[Susy.A Story of the Plains by Bret Harte]@TWC D-Link bookSusy.A Story of the Plains CHAPTER XI 12/15
Attired as a picturesque combination of the Neapolitan smuggler, river-bar miner, and Mexican vacquero, Jim Hooker instantly began to justify the plaudits that greeted him and the most sanguinary hopes of the audience.
A gloomy but fascinating cloud of gunpowder and dark intrigue from that moment hung about the stage. Yet in this sombre obscuration Rosalie had passed a happy six months, coming out with her character and stockings equally unchanged and unblemished, to be rewarded with the hand of Red Dick and the discovery of her father, the governor of New Mexico, as a white-haired, but objectionable vacquero, at the fall of the curtain. Through this exciting performance Phoebe sat with a vague and increasing sense of loneliness and distrust.

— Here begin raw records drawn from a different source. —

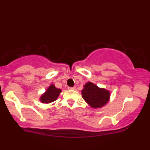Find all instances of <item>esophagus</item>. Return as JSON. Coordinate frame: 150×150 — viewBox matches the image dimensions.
<instances>
[{"instance_id":"34e87169","label":"esophagus","mask_w":150,"mask_h":150,"mask_svg":"<svg viewBox=\"0 0 150 150\" xmlns=\"http://www.w3.org/2000/svg\"><path fill=\"white\" fill-rule=\"evenodd\" d=\"M68 89H71V90H74V89H75V86H72V87H70V86H69V87L68 88Z\"/></svg>"}]
</instances>
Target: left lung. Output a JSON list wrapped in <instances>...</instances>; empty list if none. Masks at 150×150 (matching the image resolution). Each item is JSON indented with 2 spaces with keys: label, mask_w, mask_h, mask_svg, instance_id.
Wrapping results in <instances>:
<instances>
[{
  "label": "left lung",
  "mask_w": 150,
  "mask_h": 150,
  "mask_svg": "<svg viewBox=\"0 0 150 150\" xmlns=\"http://www.w3.org/2000/svg\"><path fill=\"white\" fill-rule=\"evenodd\" d=\"M82 98L93 108H101L108 102L110 98V91L99 88L91 82H87L82 90Z\"/></svg>",
  "instance_id": "obj_1"
}]
</instances>
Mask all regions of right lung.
Wrapping results in <instances>:
<instances>
[{
  "instance_id": "right-lung-1",
  "label": "right lung",
  "mask_w": 150,
  "mask_h": 150,
  "mask_svg": "<svg viewBox=\"0 0 150 150\" xmlns=\"http://www.w3.org/2000/svg\"><path fill=\"white\" fill-rule=\"evenodd\" d=\"M61 92V90L60 89H57L54 84H52L46 90L45 93H43L40 97V101L42 103H50L55 101Z\"/></svg>"
}]
</instances>
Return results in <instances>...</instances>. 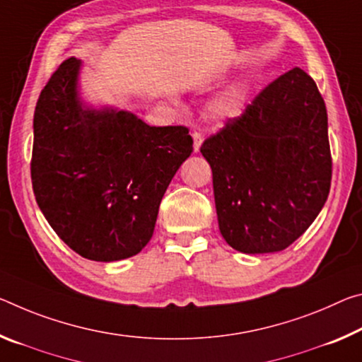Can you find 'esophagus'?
Masks as SVG:
<instances>
[{"label":"esophagus","instance_id":"34e87169","mask_svg":"<svg viewBox=\"0 0 362 362\" xmlns=\"http://www.w3.org/2000/svg\"><path fill=\"white\" fill-rule=\"evenodd\" d=\"M192 136H193V150H194V153H198L199 148H202L203 136H202V134H198V132H193Z\"/></svg>","mask_w":362,"mask_h":362}]
</instances>
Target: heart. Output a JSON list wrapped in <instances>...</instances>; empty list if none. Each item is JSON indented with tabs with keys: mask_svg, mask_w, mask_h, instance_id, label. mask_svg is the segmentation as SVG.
Instances as JSON below:
<instances>
[{
	"mask_svg": "<svg viewBox=\"0 0 362 362\" xmlns=\"http://www.w3.org/2000/svg\"><path fill=\"white\" fill-rule=\"evenodd\" d=\"M246 95H248V90L245 85H233L211 103V116L216 120H230L238 117L243 112Z\"/></svg>",
	"mask_w": 362,
	"mask_h": 362,
	"instance_id": "heart-1",
	"label": "heart"
}]
</instances>
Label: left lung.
<instances>
[{"mask_svg": "<svg viewBox=\"0 0 362 362\" xmlns=\"http://www.w3.org/2000/svg\"><path fill=\"white\" fill-rule=\"evenodd\" d=\"M327 127L317 85L295 67L204 140L219 230L233 250L275 253L308 230L330 192Z\"/></svg>", "mask_w": 362, "mask_h": 362, "instance_id": "left-lung-1", "label": "left lung"}]
</instances>
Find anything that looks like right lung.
Segmentation results:
<instances>
[{"instance_id":"1","label":"right lung","mask_w":362,"mask_h":362,"mask_svg":"<svg viewBox=\"0 0 362 362\" xmlns=\"http://www.w3.org/2000/svg\"><path fill=\"white\" fill-rule=\"evenodd\" d=\"M80 61L69 57L45 85L33 114L32 187L62 242L91 261L139 255L160 199L193 151L183 125L151 127L135 114L80 101Z\"/></svg>"}]
</instances>
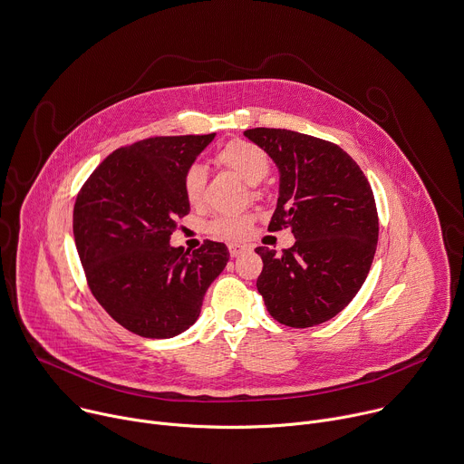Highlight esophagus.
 <instances>
[{"instance_id": "1", "label": "esophagus", "mask_w": 464, "mask_h": 464, "mask_svg": "<svg viewBox=\"0 0 464 464\" xmlns=\"http://www.w3.org/2000/svg\"><path fill=\"white\" fill-rule=\"evenodd\" d=\"M246 250H248L246 245H239V243H230V245H228V252H230L232 257H237V256H241V254L246 252Z\"/></svg>"}]
</instances>
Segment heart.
I'll return each instance as SVG.
<instances>
[{"label":"heart","mask_w":464,"mask_h":464,"mask_svg":"<svg viewBox=\"0 0 464 464\" xmlns=\"http://www.w3.org/2000/svg\"><path fill=\"white\" fill-rule=\"evenodd\" d=\"M216 162L227 169H232L237 173L243 180L248 184L261 182L266 173L270 171V160L266 153L254 142L234 139L227 142L218 153ZM205 187H207V171L194 164L182 175V192L187 201L192 207H199L205 198ZM250 198L259 199L261 192L252 187ZM254 227V218L250 214H234V216H219L210 221L208 230L212 236L227 239V241H241L248 237Z\"/></svg>","instance_id":"obj_1"}]
</instances>
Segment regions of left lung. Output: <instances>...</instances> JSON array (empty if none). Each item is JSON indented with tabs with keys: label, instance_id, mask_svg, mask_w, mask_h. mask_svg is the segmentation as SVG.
Returning <instances> with one entry per match:
<instances>
[{
	"label": "left lung",
	"instance_id": "obj_1",
	"mask_svg": "<svg viewBox=\"0 0 464 464\" xmlns=\"http://www.w3.org/2000/svg\"><path fill=\"white\" fill-rule=\"evenodd\" d=\"M245 137L280 169V198L268 230L291 228L296 241L280 256L256 252V287L268 314L305 329L336 316L360 291L379 241V214L360 166L336 144L291 130L254 128Z\"/></svg>",
	"mask_w": 464,
	"mask_h": 464
}]
</instances>
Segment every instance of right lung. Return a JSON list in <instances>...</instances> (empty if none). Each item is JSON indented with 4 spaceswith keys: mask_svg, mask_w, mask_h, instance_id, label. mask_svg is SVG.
Here are the masks:
<instances>
[{
    "mask_svg": "<svg viewBox=\"0 0 464 464\" xmlns=\"http://www.w3.org/2000/svg\"><path fill=\"white\" fill-rule=\"evenodd\" d=\"M214 137H150L119 148L76 196L72 234L87 287L139 336L187 331L230 257L225 243L210 239L192 254L169 245L177 219L190 212L182 175Z\"/></svg>",
    "mask_w": 464,
    "mask_h": 464,
    "instance_id": "obj_1",
    "label": "right lung"
}]
</instances>
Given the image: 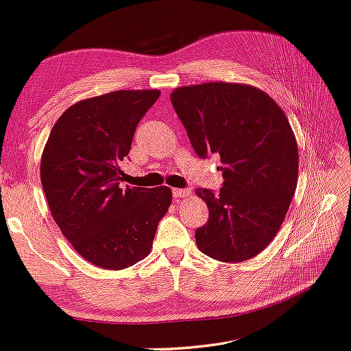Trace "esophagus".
Segmentation results:
<instances>
[{"label":"esophagus","instance_id":"esophagus-1","mask_svg":"<svg viewBox=\"0 0 351 351\" xmlns=\"http://www.w3.org/2000/svg\"><path fill=\"white\" fill-rule=\"evenodd\" d=\"M171 193H173L175 201H180V199H184V197H189L190 195H192V190H189V189H173V190H171Z\"/></svg>","mask_w":351,"mask_h":351}]
</instances>
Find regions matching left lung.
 Instances as JSON below:
<instances>
[{
	"label": "left lung",
	"instance_id": "obj_1",
	"mask_svg": "<svg viewBox=\"0 0 351 351\" xmlns=\"http://www.w3.org/2000/svg\"><path fill=\"white\" fill-rule=\"evenodd\" d=\"M171 104L201 158L218 154L219 193L197 189L208 221L196 245L221 263H244L270 244L296 192L299 154L284 110L261 88L239 82L178 87Z\"/></svg>",
	"mask_w": 351,
	"mask_h": 351
}]
</instances>
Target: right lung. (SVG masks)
<instances>
[{
    "mask_svg": "<svg viewBox=\"0 0 351 351\" xmlns=\"http://www.w3.org/2000/svg\"><path fill=\"white\" fill-rule=\"evenodd\" d=\"M161 92L114 90L69 107L41 156V184L61 233L88 263L123 270L152 250L171 204L167 186L119 187L121 161L133 133Z\"/></svg>",
    "mask_w": 351,
    "mask_h": 351,
    "instance_id": "add662e5",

She did not know that Hooker had added to his ordinary inventive exaggeration the form of dramatic composition. But she had early detected the singular fact that such shadowy outlines of plot as the piece possessed were evidently based on his previous narrative of his OWN experiences, and the saving of Susy Peyton--by himself! There was the episode of their being lost on the plains, as he had already related it to her, with the addition of a few years to Susy's age and some vivid picturesqueness to himself as Red Dick.
She was not, of course, aware that the part of the giddy worldling was Jim's own conception of the character of Clarence.
But what, even to her provincial taste, seemed the extravagance of the piece, she felt, in some way, reflected upon the truthfulness of the story she had heard.